**Excerpted passage:**

● ● ● ● ● ● ●

Out of Hand

Out of Hand in South West Calgary

Out of Hand in South West Calgary

I’ve been past Out of Hand, located in Lakeview shopping centre, a few times, but always thought that it was a tailoring or alterations shop. I walked passed a week or so ago, and realized that it’s actually a hand-sewing and quilting shop. I was quite interested in seeing some of the unique products they had, so popped out my iPhone for some quick (and sometimes a little blurry – oops!) photos.

Ribbon trim

Silk ribbons at Out of Hand

Silk ribbons at Out of Hand

Above I photographed a really nice selection of silk ribbon including beautiful gradient ribbons.  If I want to make ribbon flowers, I bet these would be wonderful for that purpose.

Blurry iPhone photo of rose-ribbon and spiked trim at Out of Hand

Blurry iPhone photo of rose-ribbon and spiked trim at Out of Hand

This second photo is the blurry one – but I thought that the spiked trim was really cool, and I could definitly see myself using it. They also had a small stock of that pretty ribbon rose trim – I bought some of this a while back, but haven’t used it yet.

A small selection of buttons

The shop also had a small selection of buttons – including loads of gorgeous rhinestone buttons.  I didn’t check out the prices of the buttons though – some of these I bet are really pricey!

Buttons at Out of Hand

Buttons at Out of Hand

Closer photo (and a little blurry) of some of the buttons above along with a further (and more clear!) photo of some of the other buttons below. This only represents about 1/6th of the buttons they had.  I love the black rhinestone buttons  above, and the clear rhinestone buttons below. I’ve bought some similar kinds recently for another project, but it’s nice to know about this selection as well.

Out of Hand also has a nice selection of extra-large buttons that I think would be great on chunky hand-knit items. (I don’t recall seeing yarn mind you.)

Buttons at Out of Hand

Buttons at Out of Hand

 

Teddy bear & stuffed animal supplies

Fur for teddy bears and other stuffed animals

Fur for teddy bears and other stuffed animals

I’m not especially interested in making teddy bears and other stuffed animals, but sometimes I’ve found finding these kinds of items a bit difficult, so I wanted to make a note of this as well. Shown above is a sampling of some of their fur fabrics.

● ● ● ● ● ● ●

**Task requirements:**
a – Can you transcribe the post on the Out of Hand shop from "I’ve been past" up to and including "for that purpose."?
b – Can you answer these questions from the post on the Out of Hand shop?
(i) In which shopping centre is Out of Hand located?
(ii) What kind of items does the writer think the extra-large buttons would suit?
(iii) What kind of fabric is shown for teddy bears and other stuffed animals?
The records have no connection to the post on the Out of Hand shop.

**Data provided:**
● ● ● ● ● ● ●

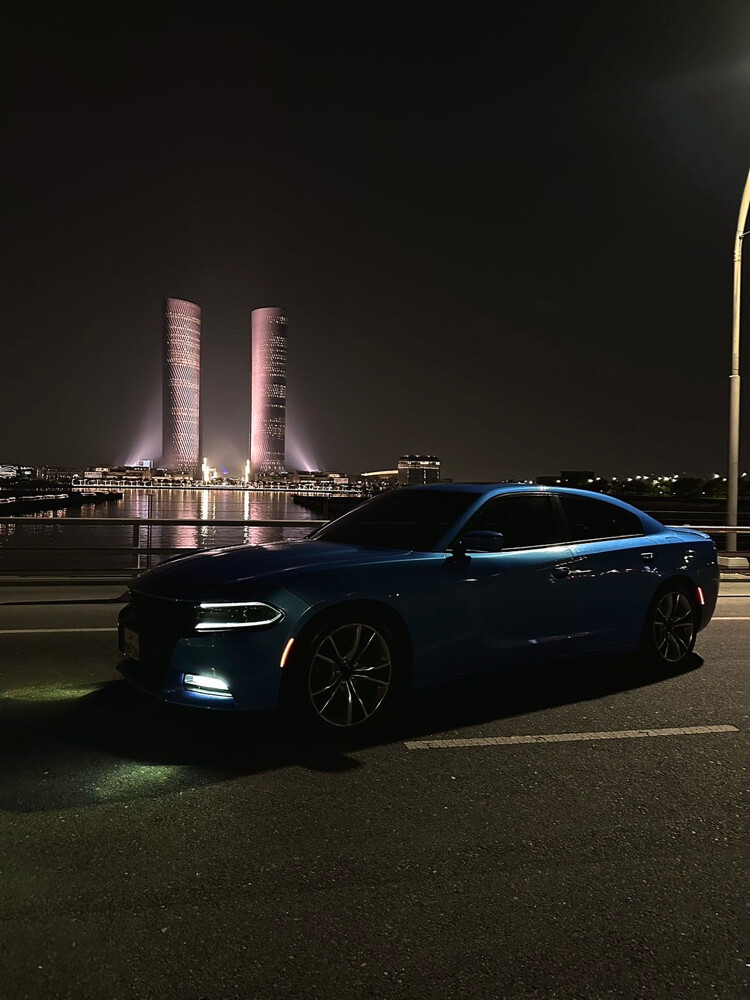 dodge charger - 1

● ● ● ● ● ● ●

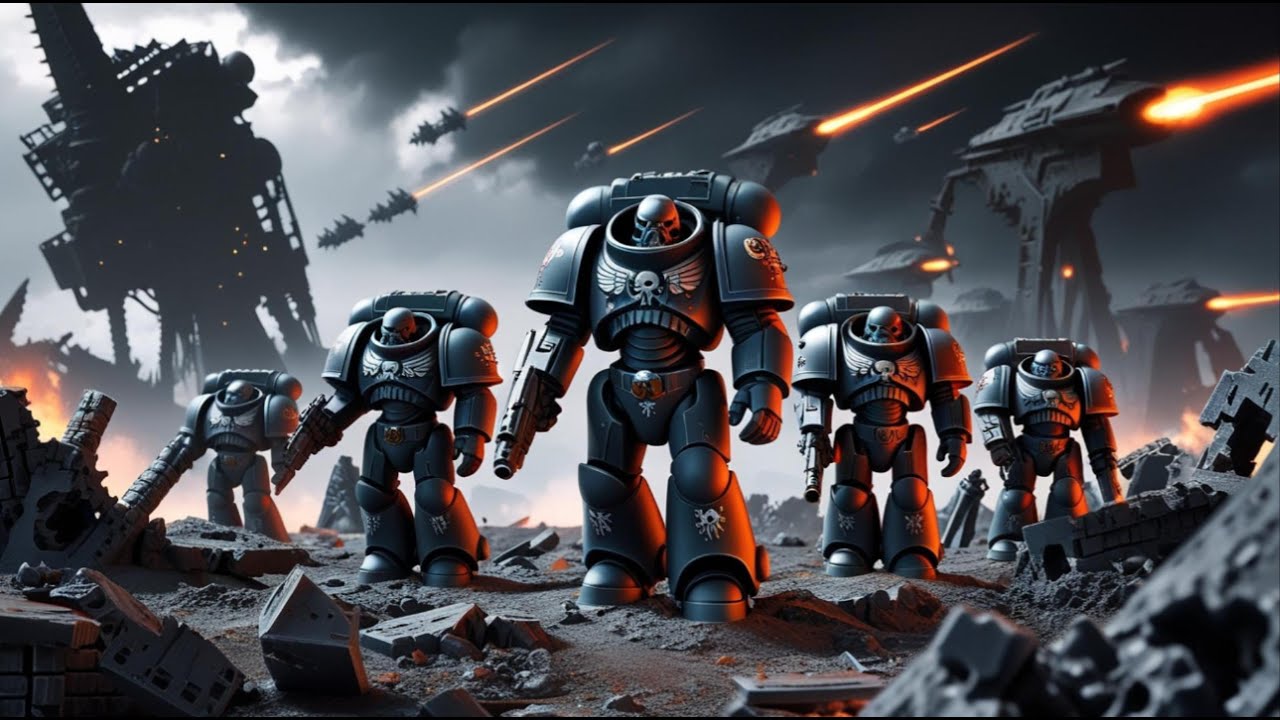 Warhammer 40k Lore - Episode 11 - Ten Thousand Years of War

● ● ● ● ● ● ●

**Results for the exercise:**
a –
I’ve been past Out of Hand, located in Lakeview shopping centre, a few times, but always thought that it was a tailoring or alterations shop. I walked passed a week or so ago, and realized that it’s actually a hand-sewing and quilting shop. I was quite interested in seeing some of the unique products they had, so popped out my iPhone for some quick (and sometimes a little blurry – oops!) photos.

Ribbon trim

Silk ribbons at Out of Hand

Silk ribbons at Out of Hand

Above I photographed a really nice selection of silk ribbon including beautiful gradient ribbons.  If I want to make ribbon flowers, I bet these would be wonderful for that purpose.

b –
(i) Lakeview shopping centre
(ii) Chunky hand-knit items
(iii) Fur fabrics